Although “The Sims” movie could have endless plot opportunities, including having an omniscient figure guide a Sims character through the joys of starting a family or dealing with bike-riding werewolves, a Monopoly-based movie would likely just be a rehashing of the point of the game.

However, it would be nice to see the film touch on the board game’s rather knotty origin.

In 1904, a woman named Lizzie Magie received a patent for a little invention she called the Landlord’s Game, according to Smithsonian magazine. Magie’s stated goal of the game “was to demonstrate the evils of accruing vast sums of wealth at the expense of others.”

The Landlord’s Game was sold for a while by a New York-based publisher, but people began making homemade versions of the game, including a man named Charles Darrow, who eventually sold a counterfeit version of the game to Parker Brothers in 1935. Darrow called his version Monopoly.
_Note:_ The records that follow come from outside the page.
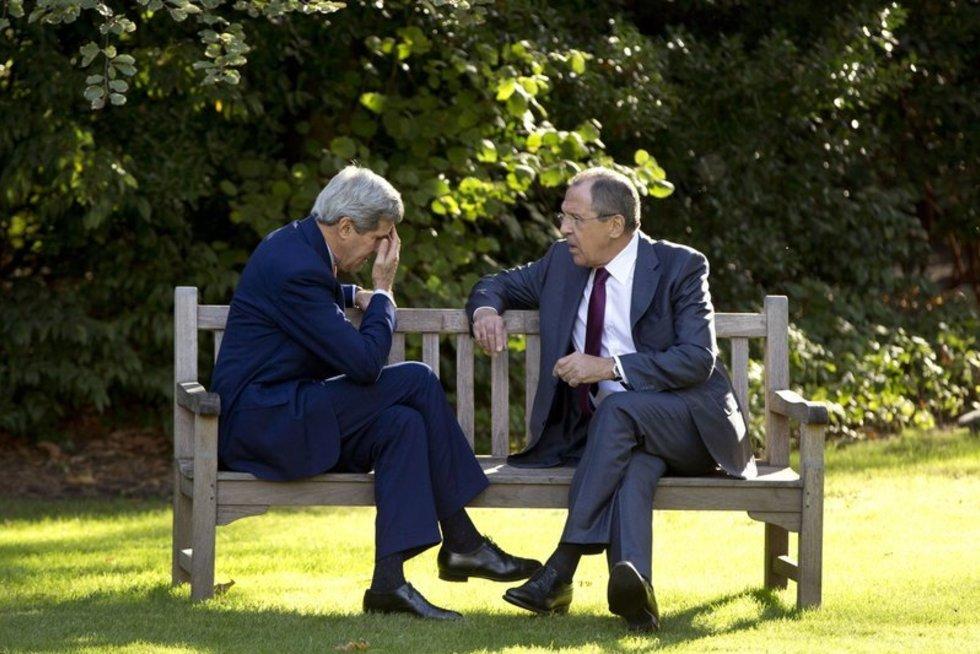JAV diplomatijos vadovas Kerry lošia rusišką ruletę, švelnindamas toną santykiuose su Maskva (nuotr. SCANPIX)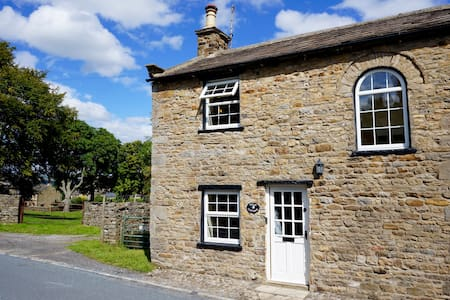 Character Cottage In West Burton - North Yorkshire
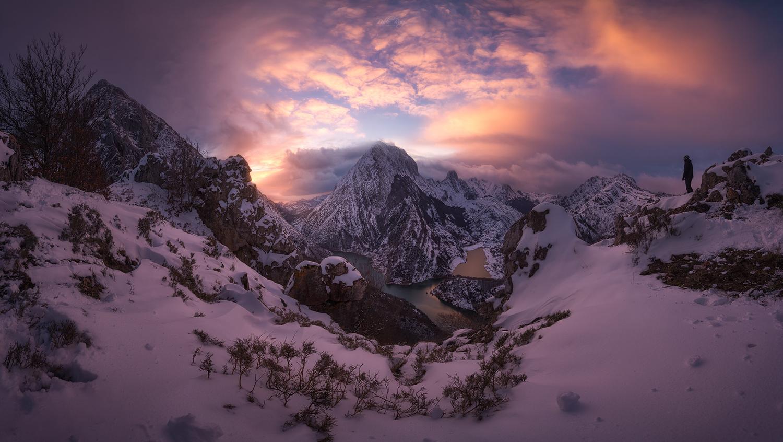 Riaño Mountains by Pablo Ruiz Garcia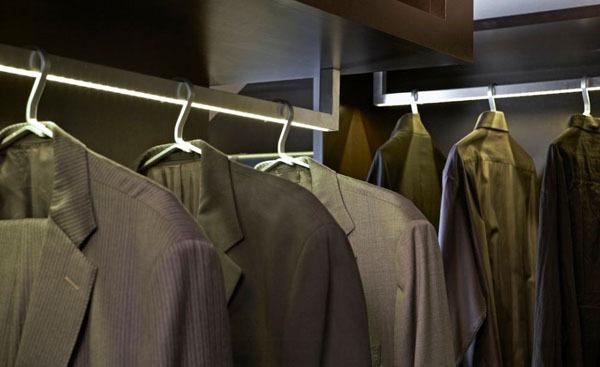 Mẹo thiết kế ánh sáng cho tủ quần áo, phòng thay đồ  2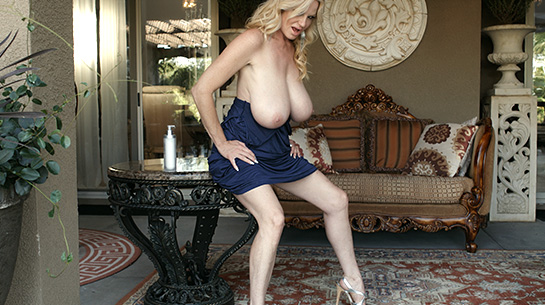 Kelly madisoncom isiah maxwell pounds big tit milf039s pussy - 2 part 5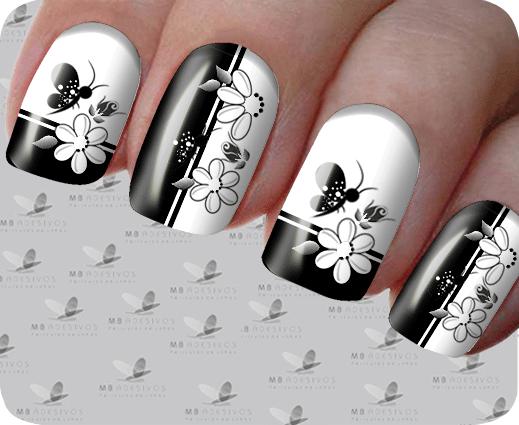 Unhas decoradas preto e branco 2021 com flores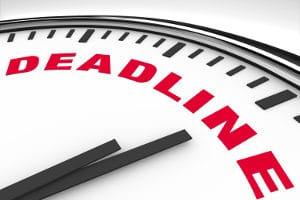 Für den Antrag auf einen Teilzeitjob im Rahmen der Familienpflegezeit gibt es Fristen.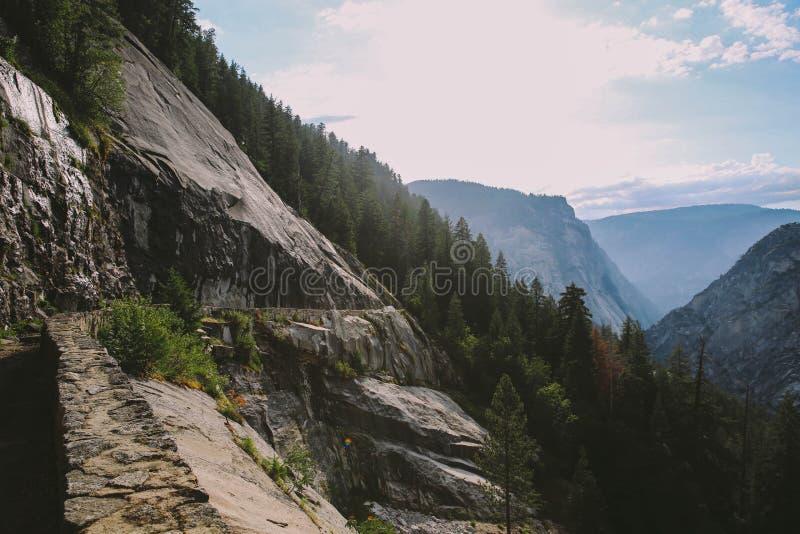 Yosemite - ίχνος πτώσεων της Νεβάδας στοκ φωτογραφίες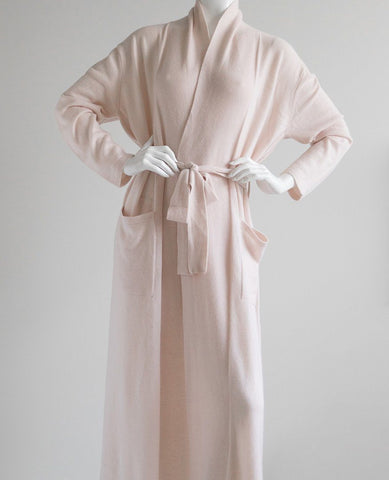 https://www.aulitfinelinens.com/products/arlotta-long-cashmere-robe-pink-champagne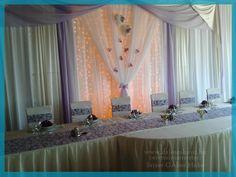 Lilás főasztal Klári és Pisti esküvőjén.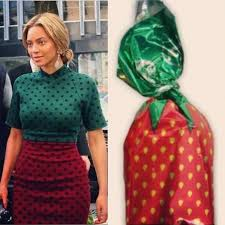 Who Wore It Better Meme - 15 hilarious exles of who wore it better wroops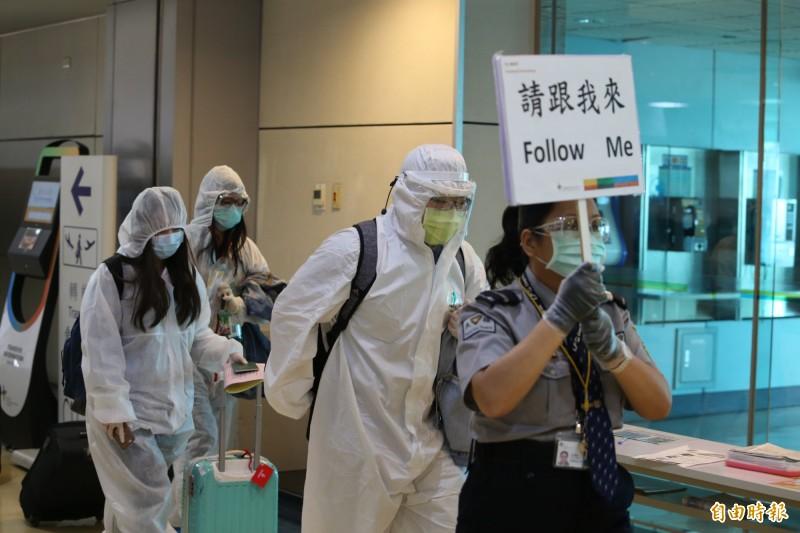 有28名台灣人將從土耳其伊斯坦堡返台。圖為波蘭航空包機載運116名滯留波蘭的國人6月7日清晨返抵桃園機場,在保全人員引導下每10人一組通關。(資料照,記者姚介修攝)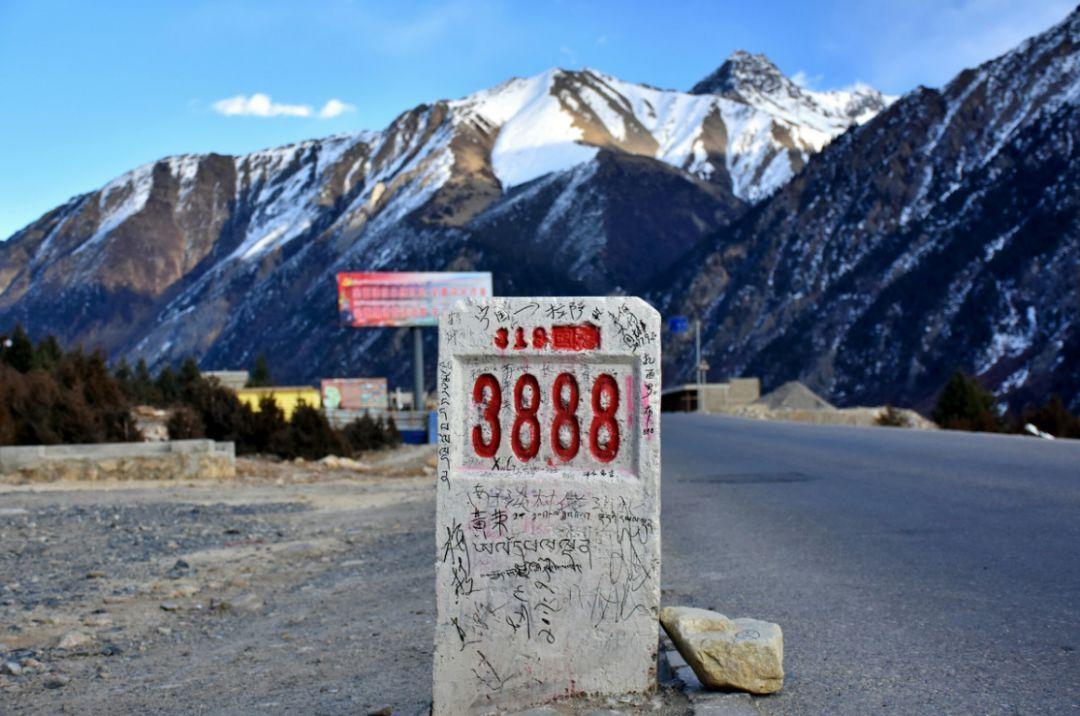 川藏公路以风景优美路途艰险著称,沿途会看到雪山,原始森林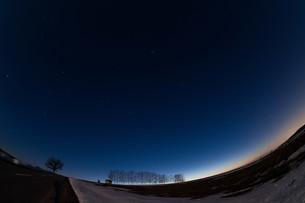 雪解けの丘と星空 美瑛町の写真素材 [FYI01227751]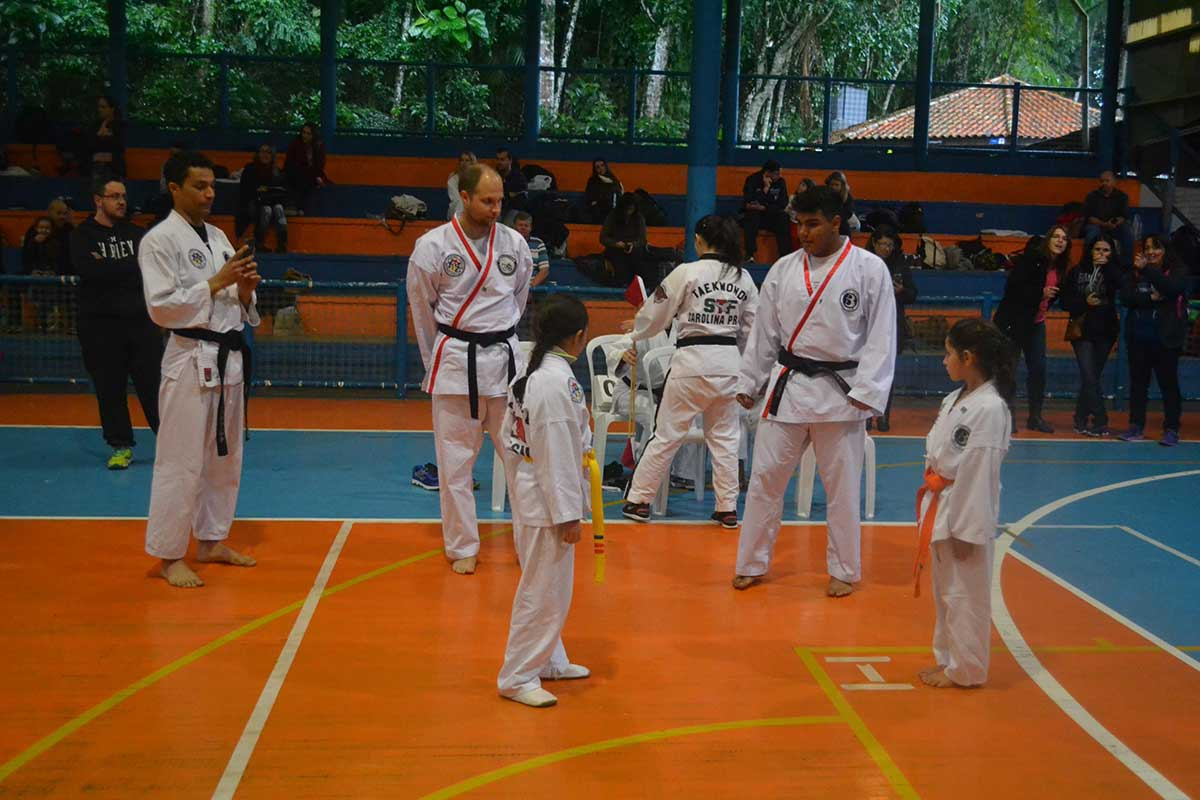 "Copa Barreto Taekwondo 2016  - <i class=""fa fa-download""></i> <a href=""../images/galeria/copa_barreto_2016/foto_50.jpg"" target=""_blank"" download>Download</a>"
According to The Washington Post, Darrow ended up making a fortune off the board game, while Magie was only given $500 from Parker Brothers for her patent so the toy and game manufacturer could have full control over Monopoly and games similar to it.

With that knowledge in mind, the Monopoly movie could be an interesting commentary on the dangers of capitalism as well as copyright infringement (you know, a man taking credit for a woman’s idea). Or it could be a 90-minute advertisement for an already successful product.

Any way you roll the dice, people on X, formerly Twitter, are making a community chest worth of jokes about the movie.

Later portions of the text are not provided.